I feel as though this is going to be a seriously long post, so I apologise and will try to keep it brief. To quote the eternal grandmaster of creepy, the legendary Mr Jack Skellington "I feel just like my old bony self again".
This is not a reference to my weight though sadly, because I am as of this morning 68.8kg. Not great, however. I look really good. For that weight. I've been doing so much yoga that my body is starting to get pretty toned and I love it. And though I am tracking everything I eat, I am trying to allow myself to have 1500 calories a day with a goal of 1lb or half a kg loss a week. I have to eat in order to do well at yoga and that has become important for me.
I plan to start training as a yoga teacher in potentially May next year.
I can't quite describe how this makes me feel about my body and looks, but it is on the whole super positive. I do have days like yesterday where I netted about 600 calories, you know - where it slips sometimes. But that was one day out of many.
When I was in university, I was fucking busy - I was always on the move and I loved it. I had 4/5 classes a day, I worked in the restaurant 2 nights a week, I was on student council, I went to judo twice a week and I partied like an animal.

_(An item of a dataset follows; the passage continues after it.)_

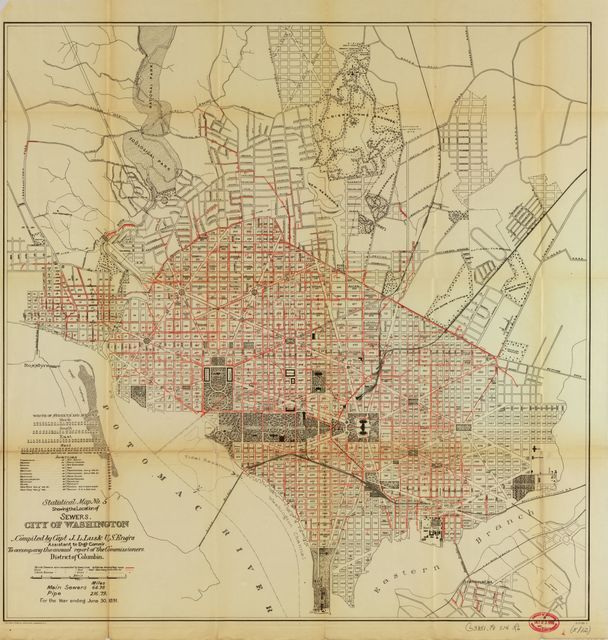 Maps accompanying the report of the operations of the Engineer Department of the District of Columbia : for the fiscal year ended June 30, 1891 : [Washington D.C.] /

But I was in a flow state in life. I was happy, productive, motivated and just like in a good state.
That all ended when my parents got divorced and about a year after that was when I started this blog - and as you know if you've read this for a while - it hasn't been the easiest few years. BUT, at the moment, I feel incredible. I feel productive and like my life is moving forward to a place I want it to be.
I have a plan to get my citizenship here and then qualify as a yoga teacher and do that part time in addition to my job, until I'm qualified enough to teach yoga retreats in paradise. Like that's the next part of my five year plan.

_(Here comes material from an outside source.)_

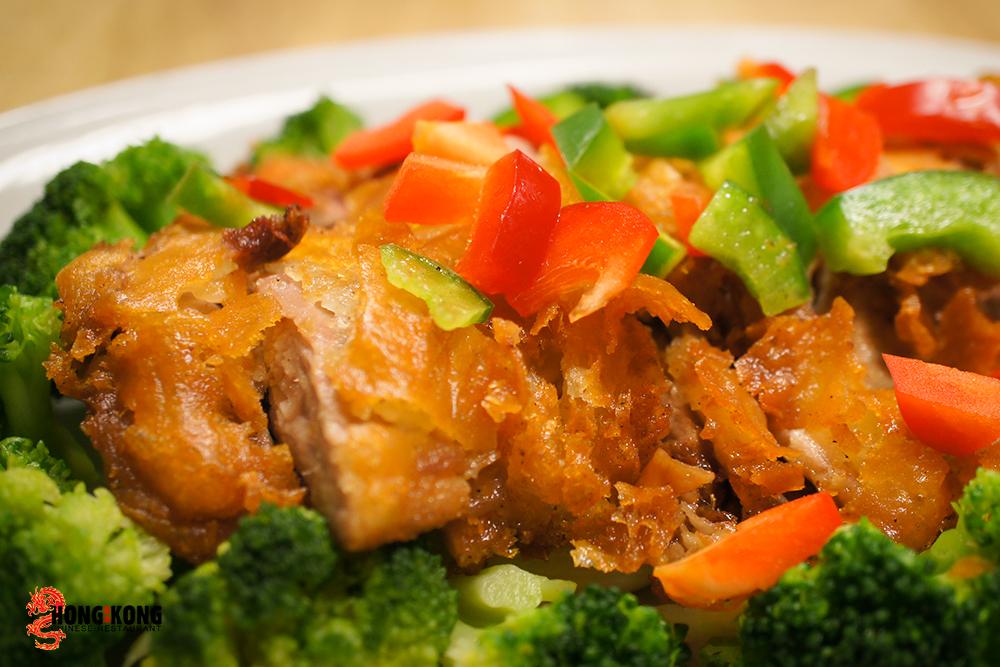 vegetarisk restaurang växjö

I want to move into a bigger house, so I can get a dog that I want to take with me when I travel. And I want to do that more. Travel, I mean.
I've finally got an amazing job which I start next week doing what I love, exploring a new skill set, learning new things.
I have decided that I no longer wish to pursue Chris. After spending the last few days with him, he's just not the kind of influence I need in my life. It came to me all at once, but he's negative and controlling. I think it will ruin this phase in my life.
And finally, I think a lot of this has to do with the fact that this is the first time in years when I've been on prozac properly. It is night and day.
I hope I don't sound like I'm gloating, but man - I wish I could share some positive energy with people. Because it really does feel fantastic.